In case breeding season isn’t enough to make you crazy, we can now also embrace molting season. Half of me loves the molting season. I am always fascinated by new feather growth – out with the raggedy and in with the shiny and new. The other half, perhaps the bigger half, hates it for the extra work it creates.

I am taking care of the Womach’s budgies while they are on the road. A small bird might have as many as 3000 feathers on it’s body – X 2 budgies = 6000 feathers. Doing the math, and looking at what’s on the floor, these birds should be naked.  And I hope I have finally learned to stop trying to sweep up those feathers they deposit on the floor near the cage. Sweeping creates a breeze and breezes make the tiny white feathers take flight all on their own. Soon the feathers are deposited everywhere. I found one stuck to a shelf in the fridge.

The real positive here is the fact that is probably is the end of the hormonal behavior for the littlest birds in the flock. Generally speaking, when the serious molting begins, the breeding urges are in a decline. Feather and egg production both use considerable amounts of the body’s calcium supply, so it is uncommon for both to be happening at once. I hope the bigger birds are paying attention.

I get excited for my birds to finally rid themselves of certain unruly feathers.

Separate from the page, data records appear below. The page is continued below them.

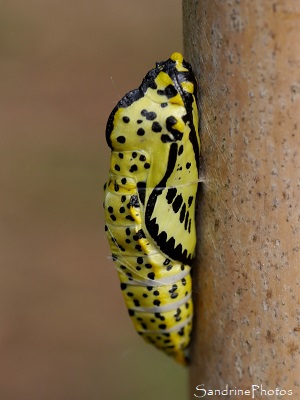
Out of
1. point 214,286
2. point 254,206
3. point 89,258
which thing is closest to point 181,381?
point 89,258

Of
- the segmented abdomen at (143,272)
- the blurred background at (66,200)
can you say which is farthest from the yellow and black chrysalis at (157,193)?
the blurred background at (66,200)

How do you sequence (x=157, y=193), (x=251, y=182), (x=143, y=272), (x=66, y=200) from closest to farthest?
(x=251, y=182), (x=157, y=193), (x=143, y=272), (x=66, y=200)

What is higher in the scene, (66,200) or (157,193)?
(157,193)

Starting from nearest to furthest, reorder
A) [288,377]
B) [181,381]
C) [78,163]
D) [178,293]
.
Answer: [288,377], [178,293], [181,381], [78,163]

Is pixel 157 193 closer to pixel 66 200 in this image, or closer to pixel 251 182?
pixel 251 182

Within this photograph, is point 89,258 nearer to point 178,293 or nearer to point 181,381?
point 181,381

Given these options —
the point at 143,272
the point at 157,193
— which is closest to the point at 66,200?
the point at 143,272
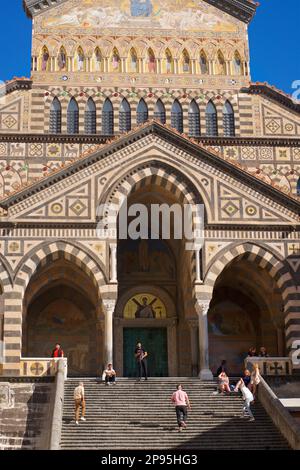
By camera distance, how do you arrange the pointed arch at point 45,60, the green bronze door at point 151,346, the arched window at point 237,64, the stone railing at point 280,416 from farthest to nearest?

My goffins cockatoo, Theo, has a wing feather that somehow twists upside down and points upward and away from her body. I can truly live without that feather, but she seems in no hurry to let it go. When I rehomed my first umbrella cockatoo, Abu, her tail feathers were a ratty mess. I was told that, in her former home, she was left free to roam an area with textured cement floors accounting for the worn feathers. It was such a thrill the next year when they were replaced with silky new ones.

This time of year there are always questions about molting. I have noticed a lot of them this year are pertaining to concerns that their birds are slow in shedding certain feathers and wondering if these feathers will be molted this year since they weren’t the year before.

There are conditions and circumstances that can be a deterent to the molting of old feathers. Poor diet, stress and ill-health can play a huge role in the disruption of the molting cycle. If your bird suffers from any of these things, its body has more important concerns than the exchanging of feathers and will fail to do so. If your bird is long overdue for a good molt, you should bring her in for a work-up and be sure to tell the vet about your concerns.

For those of you with birds who have had feathers damaged in an accident, or who are feather destructive and have damaged their feathers themselves, know that these feathers seem to defy the typical molting cycle and may take a while to fall out. This can also apply to birds who have received severe wing trims, where the flight feathers have been cut too far down the shaft.

The only thing that stimulates feather regrowth is the loss of the existing feather. Barring any health or emotional issues, the feather will eventually be molted. Please never remove a feather for aesthetic reasons. It can be too painful and traumatic an experience for your bird to endure for the purposes of appearance. The only time we should forcefully remove a feather is when it is a broken blood feather presenting an immediate danger to the bird or if a damaged feather is hanging painfully from the follicle.

So right now the birds are screaming and biting and somehow there are feathers in the silverware drawer. Soon it will be over…until next year.

Patty Jourgensen specializes in avian health, behavior and nutrition and has been working with and caring for rescue birds since 1987.